Jordan's landscapes are quite differents of Syria's, crossing the border by bike helps to understand why it's not the same country...here, some beduins, resting along the road...
Jordan's hills are quite difficult to climb, as I didn't find a good road map of the country, I discovered along the road that Amman is...more than 700 m high! Anyway, the views are wonderfull!

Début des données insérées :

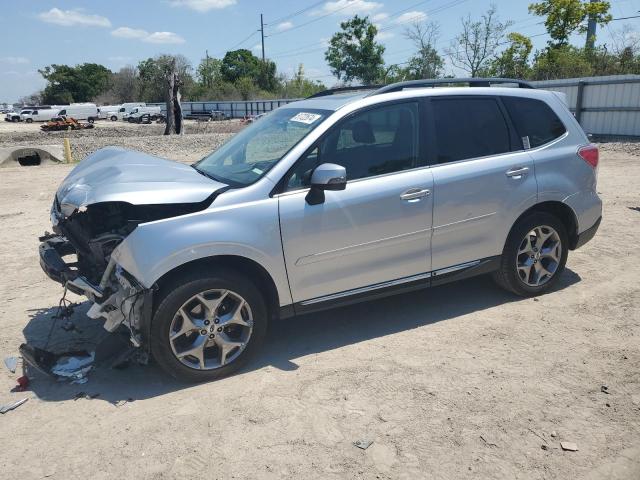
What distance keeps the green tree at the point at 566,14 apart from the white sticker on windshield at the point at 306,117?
133 ft

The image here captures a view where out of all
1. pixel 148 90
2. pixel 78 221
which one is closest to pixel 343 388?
pixel 78 221

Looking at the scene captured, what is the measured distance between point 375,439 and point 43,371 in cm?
245

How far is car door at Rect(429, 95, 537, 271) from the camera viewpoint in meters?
4.40

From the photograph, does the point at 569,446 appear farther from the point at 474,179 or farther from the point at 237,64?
the point at 237,64

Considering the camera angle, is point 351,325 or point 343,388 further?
point 351,325

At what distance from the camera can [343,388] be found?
12.0ft

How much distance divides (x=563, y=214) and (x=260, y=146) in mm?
2915

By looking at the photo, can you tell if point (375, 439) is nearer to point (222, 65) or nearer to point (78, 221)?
point (78, 221)

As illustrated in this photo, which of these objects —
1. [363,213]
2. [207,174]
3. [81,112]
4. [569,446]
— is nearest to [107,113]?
[81,112]

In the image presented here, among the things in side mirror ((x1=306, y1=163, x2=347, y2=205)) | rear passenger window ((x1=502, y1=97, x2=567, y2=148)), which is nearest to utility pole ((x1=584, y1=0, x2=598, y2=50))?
rear passenger window ((x1=502, y1=97, x2=567, y2=148))

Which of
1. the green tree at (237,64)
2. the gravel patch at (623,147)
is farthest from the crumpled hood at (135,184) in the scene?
the green tree at (237,64)

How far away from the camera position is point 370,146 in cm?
421

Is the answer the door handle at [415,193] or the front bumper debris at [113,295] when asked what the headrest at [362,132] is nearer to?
the door handle at [415,193]

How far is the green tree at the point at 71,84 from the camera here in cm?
9250
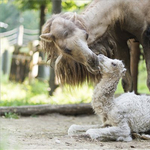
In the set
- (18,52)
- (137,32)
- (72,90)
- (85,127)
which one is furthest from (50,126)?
(18,52)

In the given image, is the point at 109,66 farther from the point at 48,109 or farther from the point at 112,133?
the point at 48,109

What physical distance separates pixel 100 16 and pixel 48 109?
213cm

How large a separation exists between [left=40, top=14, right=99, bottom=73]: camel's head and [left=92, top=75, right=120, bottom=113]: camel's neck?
23cm

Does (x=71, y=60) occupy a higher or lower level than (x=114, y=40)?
lower

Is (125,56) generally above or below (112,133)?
above

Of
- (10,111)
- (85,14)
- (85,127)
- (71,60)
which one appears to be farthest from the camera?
(10,111)

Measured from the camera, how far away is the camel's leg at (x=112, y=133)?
3750mm

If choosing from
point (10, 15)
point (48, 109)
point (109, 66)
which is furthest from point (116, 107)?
point (10, 15)

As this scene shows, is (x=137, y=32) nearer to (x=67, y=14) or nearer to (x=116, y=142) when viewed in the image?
(x=67, y=14)

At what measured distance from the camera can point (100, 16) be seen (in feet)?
16.7

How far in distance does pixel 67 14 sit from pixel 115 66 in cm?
126

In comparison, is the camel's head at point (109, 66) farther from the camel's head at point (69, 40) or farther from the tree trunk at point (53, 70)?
the tree trunk at point (53, 70)

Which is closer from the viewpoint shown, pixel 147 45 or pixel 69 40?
pixel 69 40

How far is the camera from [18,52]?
1230 centimetres
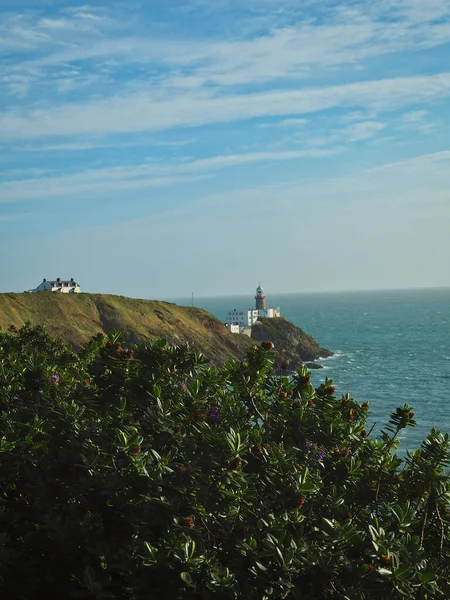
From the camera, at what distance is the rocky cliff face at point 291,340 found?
125963mm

Resting a bit under an incredibly heavy sun, I'm invited by Asem for a coffee. Asem is Egyptian, I realize that Egypt is the neighbour country, and that salaries here are not to bad for workers. My friend teaches me some arabic things, it's not so easy to communicate, but we did it. Great moment of simple friendship...
dimanche 17 juin 2007
Côte nord du Liban
Au nord de Beyrouth, à une demi-heure de route grâce à la conduite sportive et stylée de mon hôte, nous voici à Byblos, où la guide très sûre d'elle m'explique que nous sommes dans la plus vielle ville de l'histoire de l'humanité encore habitée. Pourquoi pas...

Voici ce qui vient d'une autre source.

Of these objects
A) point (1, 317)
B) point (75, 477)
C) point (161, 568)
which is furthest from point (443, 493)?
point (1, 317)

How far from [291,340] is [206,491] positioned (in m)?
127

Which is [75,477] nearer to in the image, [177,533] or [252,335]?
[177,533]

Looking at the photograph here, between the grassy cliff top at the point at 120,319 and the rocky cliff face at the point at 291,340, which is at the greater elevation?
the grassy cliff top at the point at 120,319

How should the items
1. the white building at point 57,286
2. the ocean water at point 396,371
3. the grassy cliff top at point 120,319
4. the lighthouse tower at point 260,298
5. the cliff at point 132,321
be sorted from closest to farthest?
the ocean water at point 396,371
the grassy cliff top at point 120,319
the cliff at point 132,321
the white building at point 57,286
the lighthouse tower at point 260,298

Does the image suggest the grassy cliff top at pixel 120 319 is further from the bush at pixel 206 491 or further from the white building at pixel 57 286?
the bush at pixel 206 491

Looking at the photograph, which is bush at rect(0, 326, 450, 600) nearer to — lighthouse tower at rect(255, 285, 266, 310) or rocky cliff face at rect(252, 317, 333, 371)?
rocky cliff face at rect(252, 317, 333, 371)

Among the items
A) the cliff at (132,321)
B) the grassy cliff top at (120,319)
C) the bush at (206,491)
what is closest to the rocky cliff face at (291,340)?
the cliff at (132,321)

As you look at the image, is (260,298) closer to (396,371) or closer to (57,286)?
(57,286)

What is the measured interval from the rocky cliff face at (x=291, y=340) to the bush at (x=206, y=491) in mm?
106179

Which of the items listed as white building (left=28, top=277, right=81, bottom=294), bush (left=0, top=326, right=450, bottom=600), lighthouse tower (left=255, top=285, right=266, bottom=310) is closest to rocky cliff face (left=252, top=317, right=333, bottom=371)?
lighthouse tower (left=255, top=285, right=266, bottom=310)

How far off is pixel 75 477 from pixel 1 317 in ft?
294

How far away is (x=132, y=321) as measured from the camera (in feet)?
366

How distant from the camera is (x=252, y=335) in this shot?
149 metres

La ville, en contact étroit avec l'Egypte durant l'antiquité, était un lieu de transit pour le papyrus, l'ancêtre du papier. Elle doit son nom au nom grec de ce matériau, qui donnera dans notre langue le mot bible.
Ici, un tombeau très Indiana Jones, dont je dois avouer que je ne me souviens plus à quelle civilisation son locataire appartient. Phénicien ? Grec ? Amorite ? Hyksos ? Hittite ? Plus de 17 civilisations se sont succédées ici, c'est parfois un peu dur de s'y retrouver...

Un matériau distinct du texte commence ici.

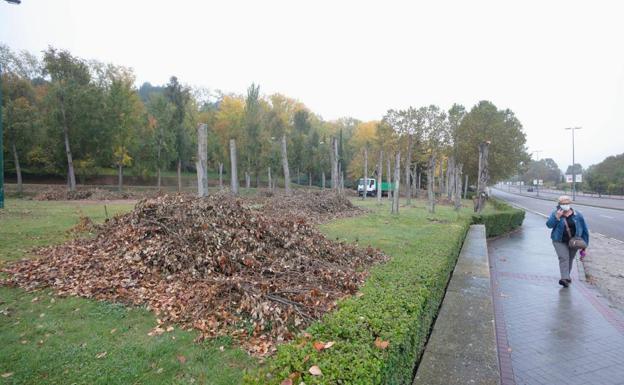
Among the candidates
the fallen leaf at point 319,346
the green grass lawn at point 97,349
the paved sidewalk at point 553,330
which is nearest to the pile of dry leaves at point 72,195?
the green grass lawn at point 97,349

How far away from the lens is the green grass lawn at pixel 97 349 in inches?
130

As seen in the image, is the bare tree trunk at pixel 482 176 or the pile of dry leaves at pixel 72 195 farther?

Un charmant petit théâtre regarde la mer ; ce n'est pas son emplacement originel, les archéologues français qui ont mis la cité au jour dans les années 1930 l'ont déplacé pour exhumer un temple égyptien qui se trouvait en dessous...
On dit que c'est à Byblos que fut inventé l'alphabet Phénicien, père des alphabets modernes, grec, latin, araméen, hébreu... en attendant, pas grand touriste à l'ombre des lauriers en fleurs, décidement les gens croient qu'il pleut des bombes...
Les bateaux attendent dans le port, dont il paraît qu'il était un rendez-vous incontournable de la jet set internationale avant la guerre civile qui déchira le pays de 1975 à 1990...
Un peu plus au nord, le lendemain, nous trouvons une plage charmante, et quasi déserte, oùnous passons des heures à ne pas faire grand chose. Décidément, ce pays me plaît, les drames politiques qui le brisent n'en sont que plus touchants...
samedi 16 juin 2007
Beyrouth côté côte
Ce samedi matin, le papa de Céline a décidé de nous faire faire un petit tour de bateau, dans les environs de la capitale. Au fait, je ne vous ai pas dit, Céline, c'est la fiancée de Seb, mon hôte, la voici face au Raouche...

...et Seb, c'est lui un ami d'ami d'ami qui vit là et qui s'y plaît pas mal, ce que je comprends. Il fait beau et la mer est formée...
...nous passons devant le lieu de l'attentat de mercredi dernier, ça fait un peu bizarre de penser que j'étais vraiment tout près, on voit sous la grand roue l'angle d'un bâtiment noirci et effondré...
Voilà le Raouche, ou Raoucha ou Rawcha, ou comme vous voulez tant que cela sonne à peu près dans ce ton là. Il s'agit d'un gros rocher dont le nom arabe n'est rien d'autre que la déformation du nom français...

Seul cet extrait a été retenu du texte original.